Hidrógeno verde y combustibles sostenibles
- Producción de hidrógeno mediante electrólisis con energía renovable;
- Biocombustibles avanzados y SAF (combustible de aviación sostenible) para la aviación.
Captura y almacenamiento de carbono (CCUS)
- Tecnologías para la captura de CO2 en procesos industriales;
- Reutilización de carbono para la producción de combustibles sintéticos.
Los equipos de conversión y almacenamiento de energía, como los nuevos inversores, son esenciales para convertir la energía de corriente continua (CC) generada por paneles solares u otras fuentes de generación distribuida en corriente alterna (CA), compatible con la red eléctrica, acoplada a nuevos controladores de carga que regulan la carga y descarga de los sistemas de almacenamiento de energía, protegiendo las baterías contra sobrecargas y alargando su vida útil.
Los sistemas de almacenamiento de energía, como las baterías de litio y otras tecnologías de almacenamiento, permitirán almacenar la energía generada para su uso futuro, aumentando la autonomía y confiabilidad de los sistemas.
La integración con la red eléctrica a través de nuevas tecnologías se realizará mediante medidores inteligentes, por ejemplo, que monitorearán el flujo de energía entre la generación de esa conexión y la red, permitiendo un mayor control y una tarificación dinámica, además de monitorear el consumo y la producción en tiempo real.
Sin embargo, a pesar de todos los avances tecnológicos, la transición energética enfrenta desafíos que deben ser superados, tales como: proyectos de infraestructura, nuevas inversiones y la adecuación de la red eléctrica para soportar fuentes intermitentes, además de la construcción de un marco regulatorio avanzado para las nuevas tecnologías junto con la implementación de políticas públicas que se basen principalmente en incentivos a la innovación, la descarbonización y la seguridad energética –con el objetivo de garantizar un suministro estable de energía en tiempos de baja generación renovable.

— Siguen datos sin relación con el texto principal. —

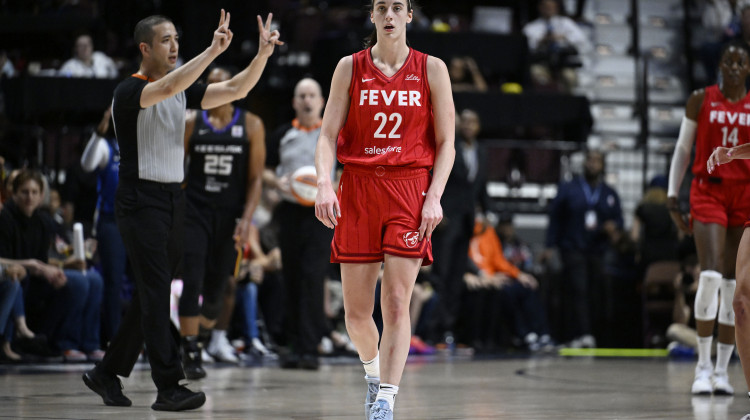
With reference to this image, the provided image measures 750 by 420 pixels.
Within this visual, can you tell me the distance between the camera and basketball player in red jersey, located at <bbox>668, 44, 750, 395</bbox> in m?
6.80

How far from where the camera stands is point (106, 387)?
19.3ft

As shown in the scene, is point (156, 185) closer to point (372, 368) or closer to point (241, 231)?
point (372, 368)

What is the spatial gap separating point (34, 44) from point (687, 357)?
8825 mm

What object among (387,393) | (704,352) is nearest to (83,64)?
(704,352)

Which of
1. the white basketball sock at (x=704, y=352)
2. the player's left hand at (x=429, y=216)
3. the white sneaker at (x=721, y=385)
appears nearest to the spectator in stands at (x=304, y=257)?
the white basketball sock at (x=704, y=352)

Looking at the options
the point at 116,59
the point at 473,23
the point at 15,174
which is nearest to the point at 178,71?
the point at 15,174

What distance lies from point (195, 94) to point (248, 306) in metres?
4.81

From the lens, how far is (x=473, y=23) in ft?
56.5

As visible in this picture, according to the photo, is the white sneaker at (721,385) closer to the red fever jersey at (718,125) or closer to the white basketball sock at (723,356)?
the white basketball sock at (723,356)

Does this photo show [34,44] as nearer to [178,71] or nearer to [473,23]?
[473,23]

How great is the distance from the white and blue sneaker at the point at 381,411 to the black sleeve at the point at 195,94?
2.00 m

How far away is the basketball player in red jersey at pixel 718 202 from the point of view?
6801mm

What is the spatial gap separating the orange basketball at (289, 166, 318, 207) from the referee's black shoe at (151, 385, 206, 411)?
3145mm

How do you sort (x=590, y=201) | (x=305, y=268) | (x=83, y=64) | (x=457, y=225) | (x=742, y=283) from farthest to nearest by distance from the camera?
(x=83, y=64) → (x=590, y=201) → (x=457, y=225) → (x=305, y=268) → (x=742, y=283)
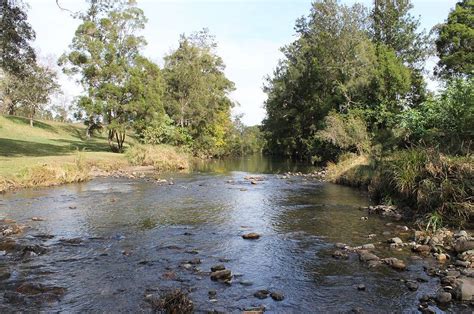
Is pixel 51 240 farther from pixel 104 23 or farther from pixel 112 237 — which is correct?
pixel 104 23

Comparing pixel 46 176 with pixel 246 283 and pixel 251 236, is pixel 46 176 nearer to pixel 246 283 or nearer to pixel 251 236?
pixel 251 236

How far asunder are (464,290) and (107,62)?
40642 mm

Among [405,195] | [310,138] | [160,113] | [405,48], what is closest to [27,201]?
[405,195]

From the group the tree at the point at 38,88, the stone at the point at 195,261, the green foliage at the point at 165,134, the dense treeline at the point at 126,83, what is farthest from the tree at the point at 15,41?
the tree at the point at 38,88

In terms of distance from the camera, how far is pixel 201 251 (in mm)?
11570

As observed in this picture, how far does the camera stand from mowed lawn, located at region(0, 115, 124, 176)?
90.7ft

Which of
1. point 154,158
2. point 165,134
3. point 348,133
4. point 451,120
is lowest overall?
point 154,158

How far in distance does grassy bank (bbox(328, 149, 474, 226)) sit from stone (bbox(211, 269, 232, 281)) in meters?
7.99

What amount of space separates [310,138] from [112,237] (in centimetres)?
4288

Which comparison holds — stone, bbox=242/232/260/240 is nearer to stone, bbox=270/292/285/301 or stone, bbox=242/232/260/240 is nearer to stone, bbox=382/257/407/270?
stone, bbox=382/257/407/270

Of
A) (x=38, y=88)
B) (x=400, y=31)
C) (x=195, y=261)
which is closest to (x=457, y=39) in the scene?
(x=400, y=31)

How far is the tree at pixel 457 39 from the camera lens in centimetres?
4162

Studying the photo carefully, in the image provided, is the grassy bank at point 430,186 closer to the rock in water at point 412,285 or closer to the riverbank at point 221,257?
the riverbank at point 221,257

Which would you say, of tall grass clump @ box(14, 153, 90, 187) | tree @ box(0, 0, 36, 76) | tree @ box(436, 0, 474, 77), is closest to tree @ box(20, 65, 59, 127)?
tree @ box(0, 0, 36, 76)
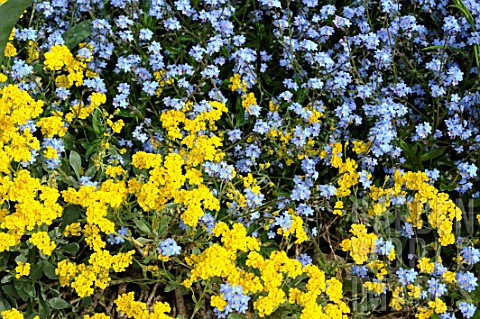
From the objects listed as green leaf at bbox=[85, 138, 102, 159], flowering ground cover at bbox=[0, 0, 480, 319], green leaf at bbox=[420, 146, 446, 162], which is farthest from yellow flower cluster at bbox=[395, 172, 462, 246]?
green leaf at bbox=[85, 138, 102, 159]

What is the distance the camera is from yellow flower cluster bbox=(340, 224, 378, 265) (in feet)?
9.70

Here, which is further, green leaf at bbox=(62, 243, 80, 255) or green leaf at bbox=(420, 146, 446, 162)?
green leaf at bbox=(420, 146, 446, 162)

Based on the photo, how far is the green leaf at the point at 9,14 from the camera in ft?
8.55

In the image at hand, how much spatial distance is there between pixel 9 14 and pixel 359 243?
1.58m

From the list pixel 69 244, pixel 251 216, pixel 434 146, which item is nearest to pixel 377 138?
pixel 434 146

Así, la intersección entre la transición energética y las nuevas tecnologías definirá el futuro global de las energías renovables, impulsado por un modelo más sostenible, eficiente y accesible para todos los consumidores.
Sin embargo, las empresas y el gobierno (federal, estatal y municipal), además de promover un entorno propicio para el crecimiento económico a través de la inserción de nuevas tecnologías en la transición energética, deben invertir en estas innovaciones con foco en la atracción de empleos, ingresos y un papel pionero en el liderazgo del sector energético.
La diversificación de las fuentes de energía, la integración de fuentes renovables y la modernización de la infraestructura son esenciales para reducir las diversas vulnerabilidades que surgirán y garantizar el suministro ininterrumpido e inteligente de energía – de forma seria y asertiva – pues es hora de que Brasil emerja como un gran líder mundial en la nueva era de las energías renovables.